Não se trata de uma particularidade estadunidense. Em São Paulo, manifestantes incendiaram um ícone que fazia menção ao bandeirante Borba Gato; na Inglaterra, a imagem do escravocrata Edward Colston foi tirada do pedestal — literalmente. 

Conheça o assunto e entenda por que as réplicas do navegador europeu nos Estados Unidos falam de uma nação que ainda tem contas a acertar com o seu passado.

Quem foi Cristóvão Colombo e o que representa hoje?

Genocida? Desbravador? Não há consenso em relação à forma como se deve ler a figura de Cristóvão Colombo. (Fonte: Feliz Lipov/Shutterstock/reprodução)
Genocida? Desbravador? Não há consenso em relação à forma como se deve ler a figura de Cristóvão Colombo. (Fonte: Feliz Lipov/Shutterstock/reprodução)

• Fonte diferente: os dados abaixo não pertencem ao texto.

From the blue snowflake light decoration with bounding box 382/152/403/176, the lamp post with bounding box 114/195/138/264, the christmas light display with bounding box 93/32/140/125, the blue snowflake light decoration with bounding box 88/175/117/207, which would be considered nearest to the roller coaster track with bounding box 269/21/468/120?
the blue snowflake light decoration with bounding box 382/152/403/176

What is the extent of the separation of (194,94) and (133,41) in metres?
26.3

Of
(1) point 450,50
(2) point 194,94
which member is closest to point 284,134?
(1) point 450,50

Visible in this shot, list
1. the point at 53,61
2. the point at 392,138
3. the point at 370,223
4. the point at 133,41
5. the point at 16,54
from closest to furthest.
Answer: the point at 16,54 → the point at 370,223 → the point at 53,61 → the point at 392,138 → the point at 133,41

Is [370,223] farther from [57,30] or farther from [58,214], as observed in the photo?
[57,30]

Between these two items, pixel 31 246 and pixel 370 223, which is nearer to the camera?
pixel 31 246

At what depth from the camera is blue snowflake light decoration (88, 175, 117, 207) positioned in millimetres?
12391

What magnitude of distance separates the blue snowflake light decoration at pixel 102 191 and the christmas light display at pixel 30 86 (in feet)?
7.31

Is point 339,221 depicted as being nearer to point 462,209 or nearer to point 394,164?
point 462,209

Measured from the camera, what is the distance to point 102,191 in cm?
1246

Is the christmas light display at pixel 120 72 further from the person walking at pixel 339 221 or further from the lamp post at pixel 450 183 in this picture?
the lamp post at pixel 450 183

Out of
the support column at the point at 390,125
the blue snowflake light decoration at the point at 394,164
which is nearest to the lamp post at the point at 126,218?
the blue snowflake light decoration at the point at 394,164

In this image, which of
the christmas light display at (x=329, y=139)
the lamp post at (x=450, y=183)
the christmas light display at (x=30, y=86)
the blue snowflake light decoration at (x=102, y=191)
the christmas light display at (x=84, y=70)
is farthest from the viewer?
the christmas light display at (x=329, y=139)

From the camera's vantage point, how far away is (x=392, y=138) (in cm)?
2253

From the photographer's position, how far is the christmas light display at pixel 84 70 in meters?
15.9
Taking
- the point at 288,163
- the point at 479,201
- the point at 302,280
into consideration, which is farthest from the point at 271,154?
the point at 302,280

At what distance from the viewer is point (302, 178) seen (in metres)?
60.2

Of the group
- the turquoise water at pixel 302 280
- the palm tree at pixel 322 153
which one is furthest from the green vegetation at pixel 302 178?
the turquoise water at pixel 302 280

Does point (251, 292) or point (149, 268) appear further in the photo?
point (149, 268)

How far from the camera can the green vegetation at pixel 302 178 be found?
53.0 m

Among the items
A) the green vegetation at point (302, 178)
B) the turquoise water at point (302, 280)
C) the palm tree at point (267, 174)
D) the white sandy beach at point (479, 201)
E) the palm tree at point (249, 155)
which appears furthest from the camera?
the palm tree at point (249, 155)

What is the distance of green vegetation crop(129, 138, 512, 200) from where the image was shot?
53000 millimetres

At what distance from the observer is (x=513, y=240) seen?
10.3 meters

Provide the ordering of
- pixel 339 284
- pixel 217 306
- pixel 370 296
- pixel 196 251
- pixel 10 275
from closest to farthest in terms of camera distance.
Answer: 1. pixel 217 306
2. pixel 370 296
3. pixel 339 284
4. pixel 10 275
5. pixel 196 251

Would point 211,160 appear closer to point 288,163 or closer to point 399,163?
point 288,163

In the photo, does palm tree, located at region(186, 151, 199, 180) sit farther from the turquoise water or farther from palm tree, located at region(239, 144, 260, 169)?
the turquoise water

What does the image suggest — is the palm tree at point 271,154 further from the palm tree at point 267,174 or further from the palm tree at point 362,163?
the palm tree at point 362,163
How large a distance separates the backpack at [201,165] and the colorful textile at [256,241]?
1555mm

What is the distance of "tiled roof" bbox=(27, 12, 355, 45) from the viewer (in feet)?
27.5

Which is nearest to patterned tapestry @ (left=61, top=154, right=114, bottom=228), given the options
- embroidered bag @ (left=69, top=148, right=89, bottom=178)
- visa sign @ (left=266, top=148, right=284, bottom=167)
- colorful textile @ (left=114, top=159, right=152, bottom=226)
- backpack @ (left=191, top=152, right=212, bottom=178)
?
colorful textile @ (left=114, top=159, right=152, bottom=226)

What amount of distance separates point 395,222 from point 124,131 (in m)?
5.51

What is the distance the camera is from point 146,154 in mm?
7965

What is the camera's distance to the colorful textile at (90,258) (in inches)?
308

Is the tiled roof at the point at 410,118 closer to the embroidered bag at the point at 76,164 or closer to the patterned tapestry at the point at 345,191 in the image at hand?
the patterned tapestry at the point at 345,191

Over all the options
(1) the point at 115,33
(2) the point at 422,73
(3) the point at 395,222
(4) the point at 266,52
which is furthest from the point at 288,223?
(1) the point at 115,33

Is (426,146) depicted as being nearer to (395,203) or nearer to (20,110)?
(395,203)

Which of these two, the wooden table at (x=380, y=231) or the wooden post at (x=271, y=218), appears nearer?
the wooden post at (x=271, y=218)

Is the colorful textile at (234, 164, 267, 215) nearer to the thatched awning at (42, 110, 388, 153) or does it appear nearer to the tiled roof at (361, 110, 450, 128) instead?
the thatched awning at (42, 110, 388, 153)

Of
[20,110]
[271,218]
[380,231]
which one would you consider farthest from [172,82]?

A biografia de Cristóvão Colombo é um lugar-comum. Mais que nas estátuas, o navegador vive nos livros didáticos e na mentalidade de gerações que têm nele uma figura desbravadora e inovadora, a qual provou que a Terra era redonda — uma espécie de “empreendedor medieval”.

Em 2019, uma pesquisa feita pela organização Rasmussen revelou que 56% da população defendia a manutenção não apenas das estátuas, mas também do feriado que o homenageia nos Estados Unidos. Os contrários foram apenas 26%, mas correspondiam ao segmento com formação universitária.

Ao que parece, derrubar as estátuas do navegador significa arrancar junto raízes profundas da sociedade ocidental. Então é por isso que custa tanto enxergar na sua figura a personificação de um modo de civilização que subjugou, escravizou, explorou e enriqueceu países europeus às custas do trabalho de humanos que foram maltratados.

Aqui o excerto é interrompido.